[Gluster-devel] Re; Load balancing ...

Mon Apr 28 18:37:01 UTC 2008

--- Krishna Srinivas <krishna at zresearch.com> wrote:

> Gareth:
>     Moving to the other end of the scale, AFR can't
> cope with large files either .. handling of sparse 
> files doesn't work properly and self-heal has no 
> concept of repairing part of a file .. so sticking a
> 20Gb file on a GlusterFS is just asking for trouble
> as every time you restart a gluster server (or every

> time one crashes) it'll crucify your network.
> 
> Krishna:
> We have plans to provide rsync-type sync to AFR sync
> in future. Giving it as option as Gordon mentioned.

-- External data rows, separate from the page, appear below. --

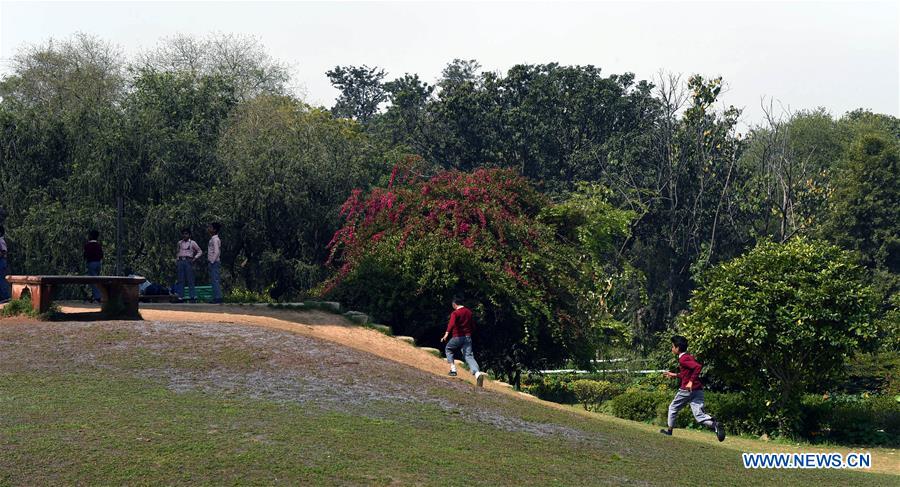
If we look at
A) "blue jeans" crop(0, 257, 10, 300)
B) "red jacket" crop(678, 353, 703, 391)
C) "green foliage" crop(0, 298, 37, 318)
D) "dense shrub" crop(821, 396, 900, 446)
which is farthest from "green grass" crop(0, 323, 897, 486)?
"dense shrub" crop(821, 396, 900, 446)

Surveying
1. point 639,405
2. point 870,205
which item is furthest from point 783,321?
point 870,205

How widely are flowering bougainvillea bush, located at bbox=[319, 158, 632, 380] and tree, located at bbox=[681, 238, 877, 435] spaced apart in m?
3.33

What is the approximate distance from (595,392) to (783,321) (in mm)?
8287

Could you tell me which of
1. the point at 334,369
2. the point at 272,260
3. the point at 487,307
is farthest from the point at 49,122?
the point at 334,369

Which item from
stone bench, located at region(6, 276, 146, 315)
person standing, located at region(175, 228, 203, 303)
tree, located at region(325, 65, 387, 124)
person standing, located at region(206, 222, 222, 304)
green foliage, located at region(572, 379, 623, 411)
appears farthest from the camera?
tree, located at region(325, 65, 387, 124)

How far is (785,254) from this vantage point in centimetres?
2497

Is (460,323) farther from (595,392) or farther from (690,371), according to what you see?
(595,392)

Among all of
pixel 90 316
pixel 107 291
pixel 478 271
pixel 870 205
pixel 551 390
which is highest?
pixel 870 205

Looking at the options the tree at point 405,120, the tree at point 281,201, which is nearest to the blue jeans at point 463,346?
the tree at point 281,201

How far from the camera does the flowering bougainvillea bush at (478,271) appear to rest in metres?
25.8

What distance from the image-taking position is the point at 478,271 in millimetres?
25750

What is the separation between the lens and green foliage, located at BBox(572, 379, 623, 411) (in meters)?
31.0

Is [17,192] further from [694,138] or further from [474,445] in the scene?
[694,138]

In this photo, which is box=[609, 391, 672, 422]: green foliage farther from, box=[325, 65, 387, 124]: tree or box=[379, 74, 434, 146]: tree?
box=[325, 65, 387, 124]: tree
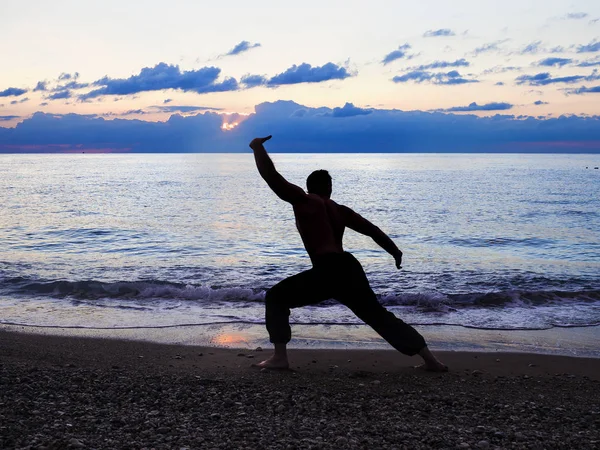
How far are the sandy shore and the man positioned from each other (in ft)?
1.93

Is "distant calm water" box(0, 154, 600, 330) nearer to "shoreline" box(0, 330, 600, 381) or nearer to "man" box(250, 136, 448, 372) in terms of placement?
"shoreline" box(0, 330, 600, 381)

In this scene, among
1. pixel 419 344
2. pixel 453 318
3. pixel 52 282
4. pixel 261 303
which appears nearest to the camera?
pixel 419 344

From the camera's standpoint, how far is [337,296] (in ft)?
21.3

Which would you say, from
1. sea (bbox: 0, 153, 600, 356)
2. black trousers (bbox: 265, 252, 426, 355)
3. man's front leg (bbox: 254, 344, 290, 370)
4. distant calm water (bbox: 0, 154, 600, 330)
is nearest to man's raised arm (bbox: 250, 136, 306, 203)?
black trousers (bbox: 265, 252, 426, 355)

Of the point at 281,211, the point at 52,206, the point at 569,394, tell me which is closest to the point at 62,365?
the point at 569,394

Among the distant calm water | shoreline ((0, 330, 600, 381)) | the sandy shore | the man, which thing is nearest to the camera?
the sandy shore

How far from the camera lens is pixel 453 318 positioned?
10.9m

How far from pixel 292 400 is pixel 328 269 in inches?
53.7

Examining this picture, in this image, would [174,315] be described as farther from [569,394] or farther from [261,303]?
[569,394]

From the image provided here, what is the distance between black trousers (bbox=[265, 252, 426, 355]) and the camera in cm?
638

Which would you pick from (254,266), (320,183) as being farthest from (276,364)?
(254,266)

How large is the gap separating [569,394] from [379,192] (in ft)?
159

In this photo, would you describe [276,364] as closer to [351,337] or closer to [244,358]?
[244,358]

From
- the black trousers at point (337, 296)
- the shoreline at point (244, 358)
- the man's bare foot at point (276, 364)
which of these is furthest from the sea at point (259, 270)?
the black trousers at point (337, 296)
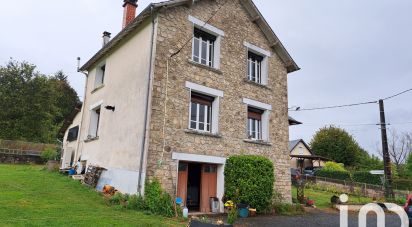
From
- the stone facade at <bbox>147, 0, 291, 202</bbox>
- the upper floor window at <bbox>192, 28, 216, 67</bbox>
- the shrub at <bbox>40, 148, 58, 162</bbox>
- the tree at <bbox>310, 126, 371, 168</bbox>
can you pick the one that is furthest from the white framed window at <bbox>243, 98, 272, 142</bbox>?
the tree at <bbox>310, 126, 371, 168</bbox>

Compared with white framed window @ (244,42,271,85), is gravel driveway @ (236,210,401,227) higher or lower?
lower

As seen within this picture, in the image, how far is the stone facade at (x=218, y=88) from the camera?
1050 centimetres

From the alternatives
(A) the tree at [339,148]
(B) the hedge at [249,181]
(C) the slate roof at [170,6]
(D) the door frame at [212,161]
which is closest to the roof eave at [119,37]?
(C) the slate roof at [170,6]

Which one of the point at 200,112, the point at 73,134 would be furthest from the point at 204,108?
the point at 73,134

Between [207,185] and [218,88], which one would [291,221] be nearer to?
[207,185]

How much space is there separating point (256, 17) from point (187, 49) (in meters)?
4.48

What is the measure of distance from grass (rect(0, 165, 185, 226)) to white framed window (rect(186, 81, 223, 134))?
13.0 feet

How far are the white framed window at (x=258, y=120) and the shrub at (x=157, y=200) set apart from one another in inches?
196

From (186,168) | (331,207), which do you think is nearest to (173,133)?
(186,168)

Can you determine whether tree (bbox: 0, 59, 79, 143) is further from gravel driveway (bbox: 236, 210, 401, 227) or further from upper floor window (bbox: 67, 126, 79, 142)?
gravel driveway (bbox: 236, 210, 401, 227)

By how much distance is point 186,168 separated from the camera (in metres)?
11.3

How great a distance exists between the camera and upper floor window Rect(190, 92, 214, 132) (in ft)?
38.6

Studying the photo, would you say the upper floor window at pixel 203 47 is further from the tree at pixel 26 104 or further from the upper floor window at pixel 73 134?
the tree at pixel 26 104

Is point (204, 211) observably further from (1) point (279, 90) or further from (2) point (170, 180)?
(1) point (279, 90)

May I suggest an alternate approach?  The rsync model
seems like a nice one when you have no idea what the
changes are, but with the glusterfs AFR it is possible
to keep track of the changes.  What about adding a
journaling volume option to the AFR translator?  A
separate journal volume would be associated with each
subvolume.  Any time a peer subvolume cannot be
written to, the journal subvolume would record the
differences making it potentially easier to playback
differences to the peer when it returns.  Something
like this:

                       +-----+
                       | AFR |
                       +-----+
        ----------------/   \--------------
       /               /     \             \
+-----------+  +-------+   +-------+  +-----------+
| Journal A |  | Sub A |   | Sub B |  | Journal B |
+-----------+  +-------+   +-------+  +-----------+

So if changes cannot be written to Sub B they would
be recorded in Journal A.  When B comes back up and
AFR notices a mismatch between a file on Sub A and Sub
B and would normally query Sub A for the file
contents, it could query Journal A first to see if the
changes to the file are stored there.  If so, Journal
A could reply with just the changes instead of the
whole file and AFR can then apply the changes to Sub
B.

The journal volume would not actually be required and
would be space limited, it would simply drop changes
that it can no longer keep track of.  If the journal
does not have the change logged, everything would
proceed as it does today, the subvolume would be
queried for the whole file.  This would be a little
like the DRBD model, but more inline with the gluster
way of doing things.  It would be better than what
DRBD does since it would be more granular.  When space
for changes runs out, whole files might have to be
synced, but not necessarily the whole filessytem!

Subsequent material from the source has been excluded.